Kacey Johansing’s multi-instrumental potency

What settings (either physical or emotional) do you find to be the most creative for you? Where do you draw inspiration from?

For songwriting, well, it’s all about timing. I have very little control over it; if I try to control it or force it, the creative flow stops. I also need space to create. You’re not going to make anything if you don’t make space for it. So I definitely need privacy, because songwriting is a very personal and vulnerable process. It can be a huge challenge. You put so many judgments on yourself.

Most of the songs that I write come out and I go, “Whoa! How did I do that?” It’s such an amazing feeling afterward. Usually, they come out as a full package like a little baby. (Laughs) They’re always developing inside.

So is being inspired about songwriting different from being inspired with drawing up a melody?

I think being a musical person, melodies are always running through your head. Like…I’m doing the dishes or riding my bike and I hear a melody. They are always spinning around in my head. But songs come from profound experiences that I’m going through, and what I’m feeling needs to be expressed in a song.

Is it mostly an overwhelming feeling of sadness, loneliness, or even happiness?

Sadness, yes. Sometimes happiness. It’s usually sadness or longing, a pining feeling. A few of my favorite songs have been farewell songs. When I’ve lost something, I know I’ll never have it back again. Many songs help me gain some sense of closure.

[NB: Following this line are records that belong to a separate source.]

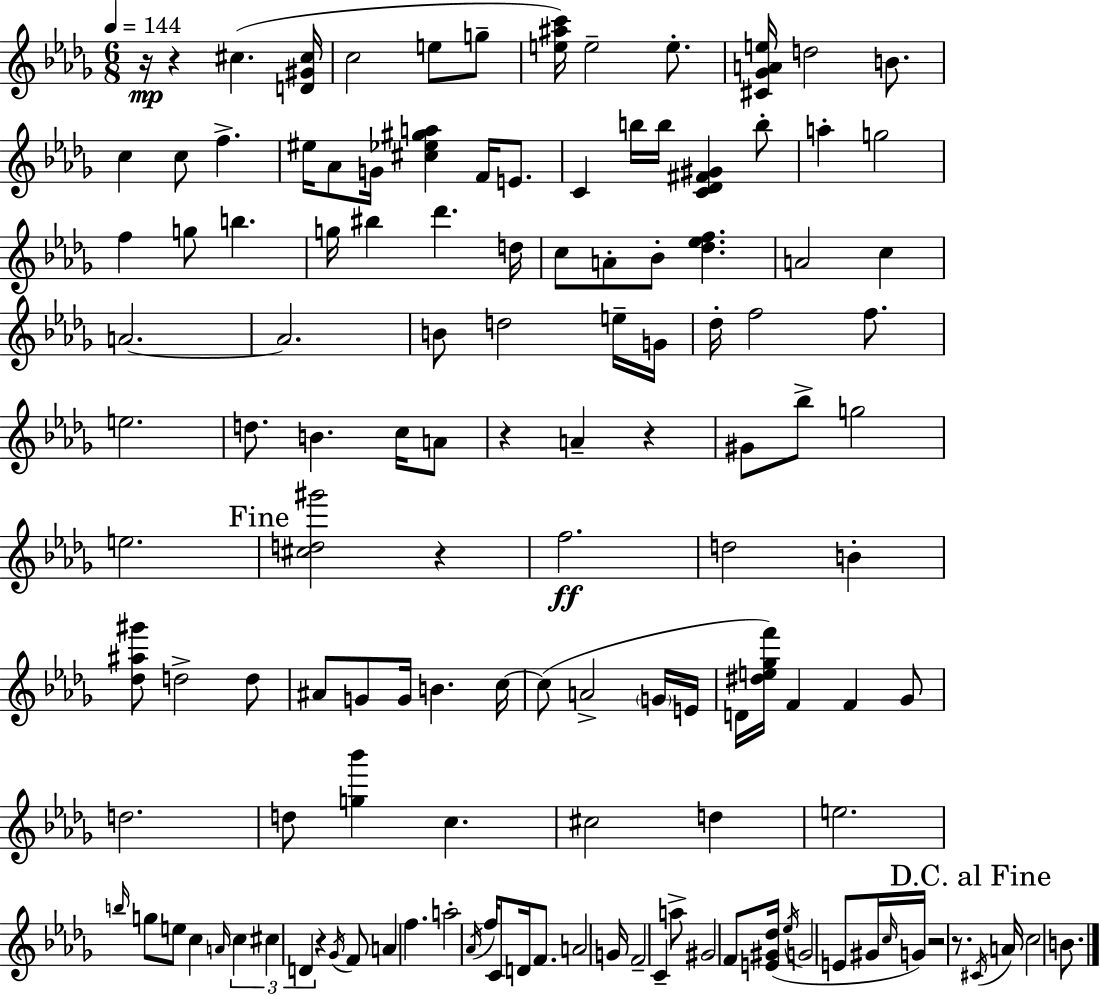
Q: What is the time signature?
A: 6/8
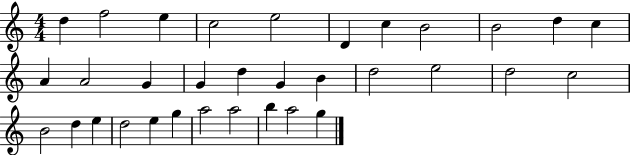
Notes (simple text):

D5/q F5/h E5/q C5/h E5/h D4/q C5/q B4/h B4/h D5/q C5/q A4/q A4/h G4/q G4/q D5/q G4/q B4/q D5/h E5/h D5/h C5/h B4/h D5/q E5/q D5/h E5/q G5/q A5/h A5/h B5/q A5/h G5/q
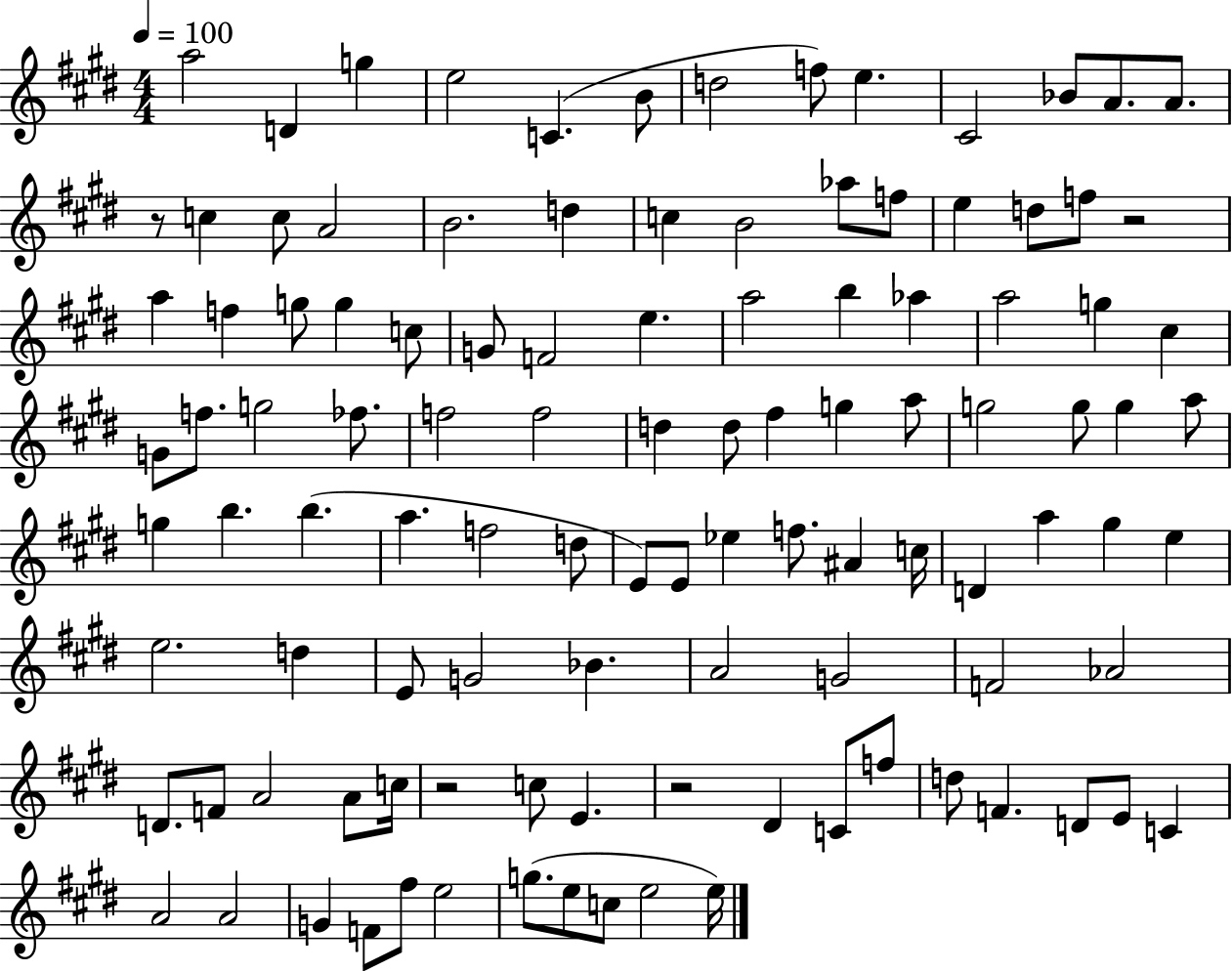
A5/h D4/q G5/q E5/h C4/q. B4/e D5/h F5/e E5/q. C#4/h Bb4/e A4/e. A4/e. R/e C5/q C5/e A4/h B4/h. D5/q C5/q B4/h Ab5/e F5/e E5/q D5/e F5/e R/h A5/q F5/q G5/e G5/q C5/e G4/e F4/h E5/q. A5/h B5/q Ab5/q A5/h G5/q C#5/q G4/e F5/e. G5/h FES5/e. F5/h F5/h D5/q D5/e F#5/q G5/q A5/e G5/h G5/e G5/q A5/e G5/q B5/q. B5/q. A5/q. F5/h D5/e E4/e E4/e Eb5/q F5/e. A#4/q C5/s D4/q A5/q G#5/q E5/q E5/h. D5/q E4/e G4/h Bb4/q. A4/h G4/h F4/h Ab4/h D4/e. F4/e A4/h A4/e C5/s R/h C5/e E4/q. R/h D#4/q C4/e F5/e D5/e F4/q. D4/e E4/e C4/q A4/h A4/h G4/q F4/e F#5/e E5/h G5/e. E5/e C5/e E5/h E5/s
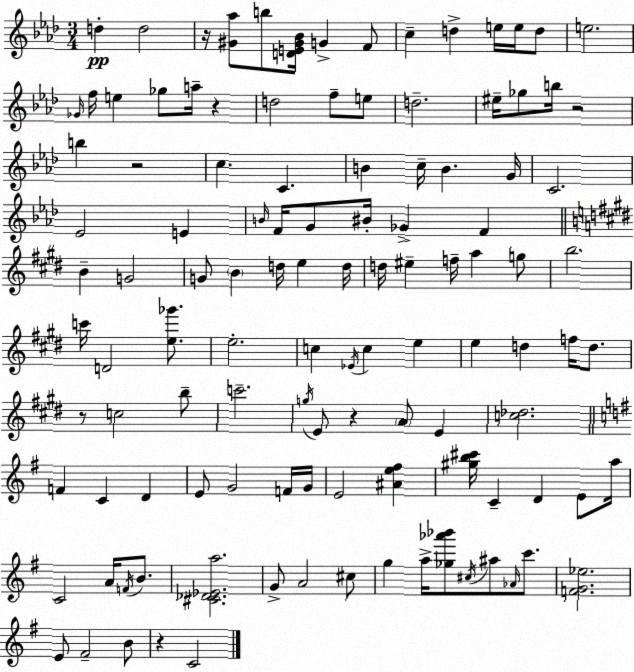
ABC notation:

X:1
T:Untitled
M:3/4
L:1/4
K:Fm
d d2 z/4 [^G_a]/2 b/2 [DE^G_B]/4 G F/2 c d e/4 e/4 d/2 e2 _G/4 f/4 e _g/2 a/4 z d2 f/2 e/2 d2 ^e/4 _g/2 b/4 z2 b z2 c C B c/4 B G/4 C2 _E2 E B/4 F/4 G/2 ^B/4 _G F B G2 G/2 B d/4 e d/4 d/4 ^e f/4 a g/2 b2 c'/4 D2 [e_g']/2 e2 c _E/4 c e e d f/4 d/2 z/2 c2 b/2 c'2 g/4 E/2 z A/2 E [c_d]2 F C D E/2 G2 F/4 G/4 E2 [^Ae^f] [^gb^c']/4 C D E/2 a/4 C2 A/4 F/4 B/2 [^C_D_Ea]2 G/2 A2 ^c/2 g a/4 [_g_a'_b']/2 ^c/4 ^a/2 _A/4 c'/2 [FG_e]2 E/2 ^F2 B/2 z C2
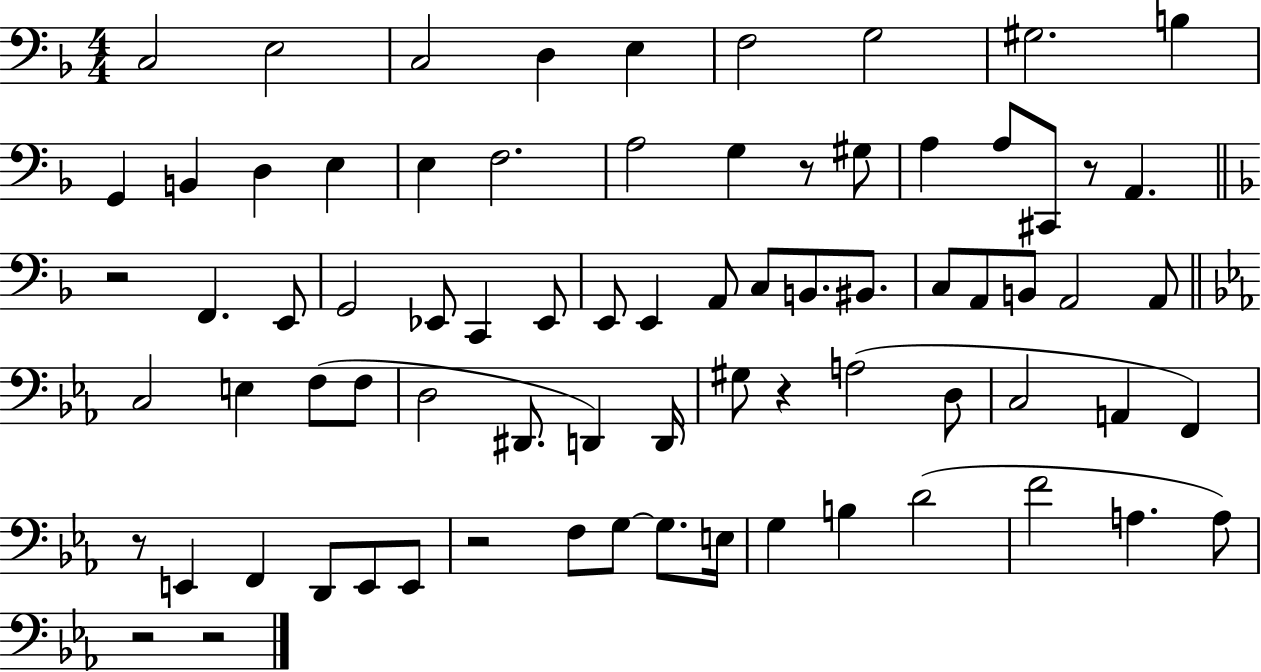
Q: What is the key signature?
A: F major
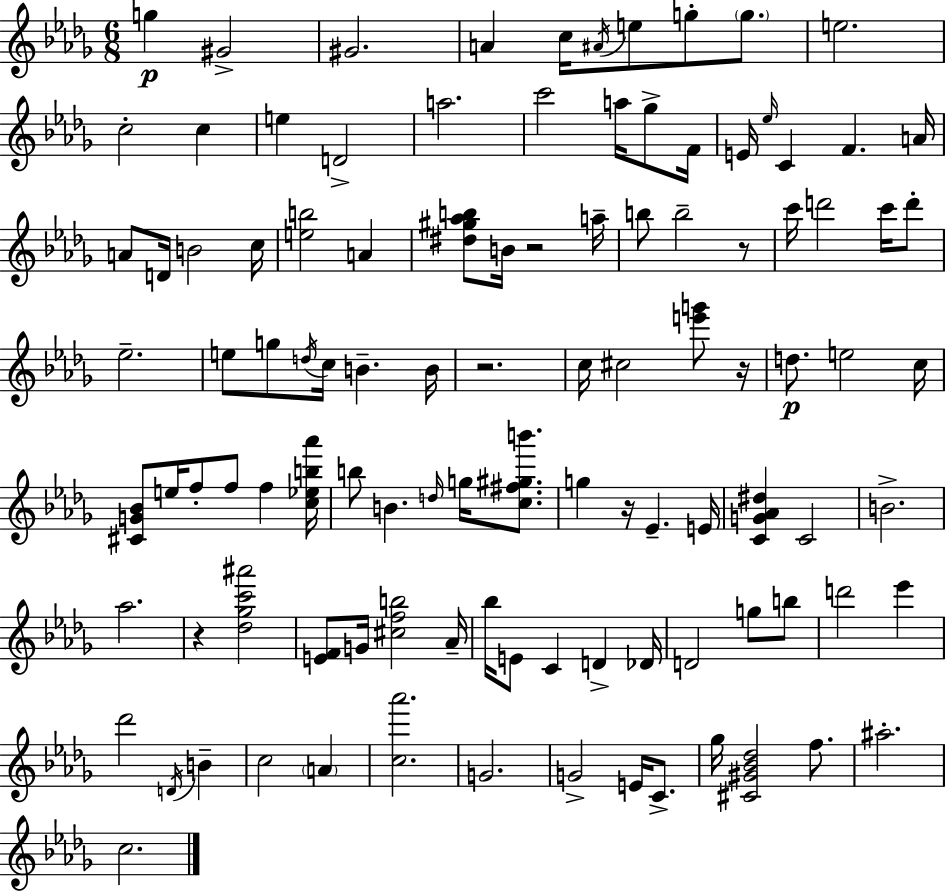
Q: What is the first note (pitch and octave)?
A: G5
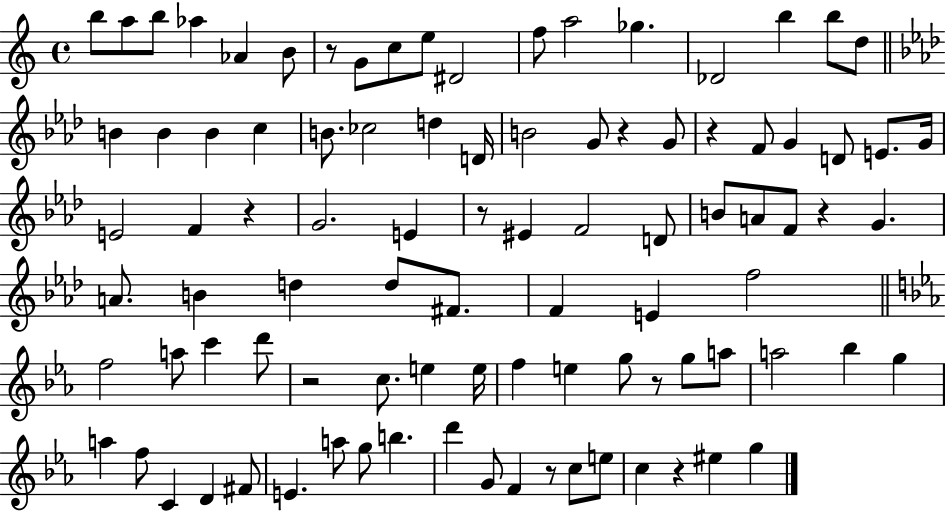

I have a couple of favorite songs from you: “Angel Island” and “Sleepwalk.” How did you come up with the title “Angel Island”?

“Angel Island”: I met a couple of students who were from England. They lived in San Francisco for a year. We became super close. On their last weekend here, a group of us went to Angel Island and camped.

It was a goodbye song. I was saying goodbye to those friends and also saying goodbye to that era. It was a very special time, and I’m really fond of that song. It’s also an homage to San Francisco.

Can you tell more about “Sleepwalk”?

“Sleepwalk” is kind of meditative. I feel like the message is pretty direct, but it’s about me pining for somebody and conjuring a presence in my head. I wanted the dream to come true.

It takes place in this shadiest section of Market Street. I used to live over there, so I guess that’s why I can visualize it so well. It didn’t become fully realized until my friend Nathan Blaz (Geographer, Honeycomb) helped me arrange the string parts. “Sleepwalk” is my favorite song on Many Seasons.

Will you be touring to support your debut album?

Yeah, I [toured] the West Coast during the first week of May, and I’m going to Europe in June. I will be on tour with Honeycomb. We’re going to try and collaborate as well as play separately. We hope to tour together as much as we can at this point.

In the future, if things take off for Honeycomb or for me, we may not be able to. Who knows? I would like it if we could always tour together, because we share musicians and, most importantly, we are like family. I’ve also been fixing up an old school bus, and I’m super excited to fill it with all of my favorite musicians and take it up and down the coast!